I'm currently working on a project which produces a choropleth map similar to a map like this: http://dl.dropboxusercontent.com/u/54512470/Telefondaten_VIZ/index.html
That map has 2x5 classifications (5 for positive migration numbers, 5 for negative ones.)
I have different underlying numbers than the one I linked. How do I decide the following things:
- Linear or Exponential increase of the break points (10, 20, 30, 40, 50 vs. 10, 20, 40, 80, 160)? Or even square-root-shaped?
- related: If linear(ish), when is it ok to make some bins larger than others?
- 'final break point', i.e. what would be the equivalent of -500 and 500 in the linked example
Is there generic advice on these things which can be given without looking at the data?

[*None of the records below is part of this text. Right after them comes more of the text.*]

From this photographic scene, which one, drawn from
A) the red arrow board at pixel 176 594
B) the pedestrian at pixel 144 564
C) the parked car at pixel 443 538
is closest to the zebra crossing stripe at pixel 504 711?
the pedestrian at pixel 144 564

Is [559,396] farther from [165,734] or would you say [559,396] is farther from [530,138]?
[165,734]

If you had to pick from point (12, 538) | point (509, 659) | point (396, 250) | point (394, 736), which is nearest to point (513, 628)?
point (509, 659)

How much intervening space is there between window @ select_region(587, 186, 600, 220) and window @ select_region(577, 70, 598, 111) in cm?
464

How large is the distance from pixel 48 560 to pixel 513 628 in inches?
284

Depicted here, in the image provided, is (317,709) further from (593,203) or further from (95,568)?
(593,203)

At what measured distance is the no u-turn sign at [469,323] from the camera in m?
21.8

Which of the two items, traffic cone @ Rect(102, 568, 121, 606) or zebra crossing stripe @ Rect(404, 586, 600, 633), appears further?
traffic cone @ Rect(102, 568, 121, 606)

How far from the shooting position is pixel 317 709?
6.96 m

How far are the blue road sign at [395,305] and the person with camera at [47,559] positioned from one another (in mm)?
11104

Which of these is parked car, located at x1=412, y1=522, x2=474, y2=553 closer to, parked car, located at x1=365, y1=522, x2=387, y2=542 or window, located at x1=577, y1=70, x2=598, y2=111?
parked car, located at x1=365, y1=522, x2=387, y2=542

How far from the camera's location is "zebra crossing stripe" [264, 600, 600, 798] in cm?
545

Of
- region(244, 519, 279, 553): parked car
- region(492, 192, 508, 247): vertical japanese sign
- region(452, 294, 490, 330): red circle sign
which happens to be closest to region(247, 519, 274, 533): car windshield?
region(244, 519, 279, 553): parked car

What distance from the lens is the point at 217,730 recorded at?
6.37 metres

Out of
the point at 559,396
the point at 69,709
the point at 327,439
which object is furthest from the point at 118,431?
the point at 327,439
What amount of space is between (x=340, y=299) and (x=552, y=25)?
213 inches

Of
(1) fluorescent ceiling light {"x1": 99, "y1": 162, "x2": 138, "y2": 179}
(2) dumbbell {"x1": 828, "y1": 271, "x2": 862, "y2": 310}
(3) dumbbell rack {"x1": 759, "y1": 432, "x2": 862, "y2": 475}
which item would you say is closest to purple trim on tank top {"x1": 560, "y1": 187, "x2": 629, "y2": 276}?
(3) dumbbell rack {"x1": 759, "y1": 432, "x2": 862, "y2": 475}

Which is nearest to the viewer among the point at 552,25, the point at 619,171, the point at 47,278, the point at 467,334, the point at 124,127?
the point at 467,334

Edit: The reason I don't want to post the data here is that I'd like to use some kind of algorithm to automatically create bins and resulting choropleth maps. Unlike the linked project, I don't have the migration data for a fixed timespan, but I have data for 2007, 2008, and so on up to 2011. I'd like a radio button to switch between the years (can combine several years).
I don't want the colors to be consitent between different different settings (i.e. + 5000 in year 2007 may have a different color than for 2010 + 2011), but to be informative for a fixed year.
One approach I was thinking of is: Take the largest absolute migration number (e.g. 1200) and round down to the nearest 50, 100, 500, 1000 and so on. This is the lower border of the dark orange, let's call this threshold number T (i.e. 1000 in this example). The threshold for the dark blue is everything below -T (i.e. -1000). The binning points of the linked project are T/10, T/5 and T/2 (in the example 100, 200, 500). I'm unsure about these particular break points. Why not T/10, T/4, T/2 (100, 250, 500)?